Ad affermarlo è il Ceo di Saudi Aramco, Amin Nasser secondo quanto riferisce il ‘Wall Street Journal’.
Nel corso di una conference call in occasione dei risultati del gruppo Nasser ha affermato che il mercato ha già perso circa 1 miliardo di barili di forniture petrolifere durante la crisi, anche se parte delle perdite è stata compensata da rotte di esportazione alternative che aggirano Hormuz e dal rilascio di riserve strategiche di petrolio.

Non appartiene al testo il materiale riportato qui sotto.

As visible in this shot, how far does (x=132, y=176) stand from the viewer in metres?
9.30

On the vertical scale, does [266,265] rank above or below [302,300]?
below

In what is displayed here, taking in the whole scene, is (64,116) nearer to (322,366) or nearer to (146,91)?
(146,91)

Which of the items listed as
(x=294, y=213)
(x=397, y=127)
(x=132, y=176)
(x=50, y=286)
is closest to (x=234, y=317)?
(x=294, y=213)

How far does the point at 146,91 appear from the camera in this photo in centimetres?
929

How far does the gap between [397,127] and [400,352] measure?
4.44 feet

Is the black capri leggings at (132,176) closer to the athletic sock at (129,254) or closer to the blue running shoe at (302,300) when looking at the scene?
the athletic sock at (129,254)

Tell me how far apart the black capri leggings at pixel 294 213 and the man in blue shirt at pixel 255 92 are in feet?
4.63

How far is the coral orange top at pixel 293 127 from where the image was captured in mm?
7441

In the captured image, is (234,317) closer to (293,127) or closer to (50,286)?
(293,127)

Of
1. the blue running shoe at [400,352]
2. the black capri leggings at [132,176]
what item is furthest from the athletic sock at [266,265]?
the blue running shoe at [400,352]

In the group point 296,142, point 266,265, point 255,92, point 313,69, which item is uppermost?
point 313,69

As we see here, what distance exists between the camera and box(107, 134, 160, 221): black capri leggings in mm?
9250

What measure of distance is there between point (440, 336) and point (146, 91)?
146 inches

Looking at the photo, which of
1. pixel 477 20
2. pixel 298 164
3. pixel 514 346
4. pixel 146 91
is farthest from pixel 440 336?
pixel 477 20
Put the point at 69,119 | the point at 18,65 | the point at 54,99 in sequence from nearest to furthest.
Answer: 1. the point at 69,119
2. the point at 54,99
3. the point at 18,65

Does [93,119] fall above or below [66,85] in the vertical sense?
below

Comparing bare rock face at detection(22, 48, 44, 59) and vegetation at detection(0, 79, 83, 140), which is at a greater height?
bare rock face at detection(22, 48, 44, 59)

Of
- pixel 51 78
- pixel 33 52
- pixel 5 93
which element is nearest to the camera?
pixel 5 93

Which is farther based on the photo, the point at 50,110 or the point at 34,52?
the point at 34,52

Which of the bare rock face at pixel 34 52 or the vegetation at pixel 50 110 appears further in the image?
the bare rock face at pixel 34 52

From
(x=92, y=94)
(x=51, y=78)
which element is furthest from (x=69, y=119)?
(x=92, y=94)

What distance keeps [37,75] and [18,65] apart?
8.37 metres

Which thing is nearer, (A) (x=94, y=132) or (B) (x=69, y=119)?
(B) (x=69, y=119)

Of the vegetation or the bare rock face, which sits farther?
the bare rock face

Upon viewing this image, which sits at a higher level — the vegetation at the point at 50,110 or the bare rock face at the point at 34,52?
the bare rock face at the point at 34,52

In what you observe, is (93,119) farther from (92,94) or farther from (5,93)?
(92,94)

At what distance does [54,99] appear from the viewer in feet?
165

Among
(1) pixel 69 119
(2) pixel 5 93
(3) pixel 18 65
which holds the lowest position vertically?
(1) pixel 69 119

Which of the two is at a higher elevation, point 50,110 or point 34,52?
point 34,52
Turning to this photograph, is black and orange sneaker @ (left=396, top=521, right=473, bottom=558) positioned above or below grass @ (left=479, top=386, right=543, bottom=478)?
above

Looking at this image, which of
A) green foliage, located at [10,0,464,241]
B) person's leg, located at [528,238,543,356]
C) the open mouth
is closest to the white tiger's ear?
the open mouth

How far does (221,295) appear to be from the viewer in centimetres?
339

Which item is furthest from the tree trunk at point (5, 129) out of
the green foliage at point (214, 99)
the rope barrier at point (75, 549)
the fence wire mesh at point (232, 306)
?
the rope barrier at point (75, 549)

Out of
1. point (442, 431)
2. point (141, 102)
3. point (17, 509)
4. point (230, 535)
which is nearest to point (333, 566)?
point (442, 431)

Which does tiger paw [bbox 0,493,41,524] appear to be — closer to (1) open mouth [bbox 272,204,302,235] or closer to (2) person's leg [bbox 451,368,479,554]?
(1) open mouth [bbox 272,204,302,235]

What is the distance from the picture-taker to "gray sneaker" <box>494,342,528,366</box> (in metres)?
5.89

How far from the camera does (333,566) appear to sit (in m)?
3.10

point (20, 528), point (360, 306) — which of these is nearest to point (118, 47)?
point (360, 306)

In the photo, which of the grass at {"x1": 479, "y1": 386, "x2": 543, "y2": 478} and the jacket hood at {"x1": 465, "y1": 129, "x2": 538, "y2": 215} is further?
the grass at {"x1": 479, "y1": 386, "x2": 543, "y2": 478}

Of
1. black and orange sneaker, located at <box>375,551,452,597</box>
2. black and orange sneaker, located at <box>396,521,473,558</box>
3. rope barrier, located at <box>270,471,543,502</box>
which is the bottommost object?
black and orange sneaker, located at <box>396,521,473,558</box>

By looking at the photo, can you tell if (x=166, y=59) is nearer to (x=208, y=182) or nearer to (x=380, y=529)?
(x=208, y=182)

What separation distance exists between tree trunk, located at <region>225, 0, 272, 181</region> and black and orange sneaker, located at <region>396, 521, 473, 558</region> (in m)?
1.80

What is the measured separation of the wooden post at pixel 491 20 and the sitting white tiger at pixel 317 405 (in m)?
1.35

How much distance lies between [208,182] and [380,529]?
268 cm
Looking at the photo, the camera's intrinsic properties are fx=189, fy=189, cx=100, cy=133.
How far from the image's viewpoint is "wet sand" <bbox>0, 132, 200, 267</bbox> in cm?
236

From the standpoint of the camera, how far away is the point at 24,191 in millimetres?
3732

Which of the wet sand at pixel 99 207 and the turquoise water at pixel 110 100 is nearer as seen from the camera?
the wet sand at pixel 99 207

“Lo shock sull’approvvigionamento energetico iniziato nel primo trimestre è il più grande che il mondo abbia mai sperimentato”, sottolinea Nasser commentando i dati del primo trimestre durante il quale Saudi Aramco ha registrato un aumento del 25% dell’utile netto.
Secondo la compagnia petrolifera nazionale saudita se la riapertura di questa cruciale rotta marittima dovesse ritardare di diverse settimane, i mercati petroliferi potrebbero non tornare completamente alla normalità prima del 2027.
Nasser ha spiegato che Saudi Aramco sta valutando modi per ampliare la capacità di esportazione del terminale di Yanbu, sulla costa del Mar Rosso, oltre i 5 milioni di barili al giorno attuali.
Il terminale consente alle esportazioni saudite di greggio di aggirare lo Stretto di Hormuz con l’oleodotto East-West pipeline.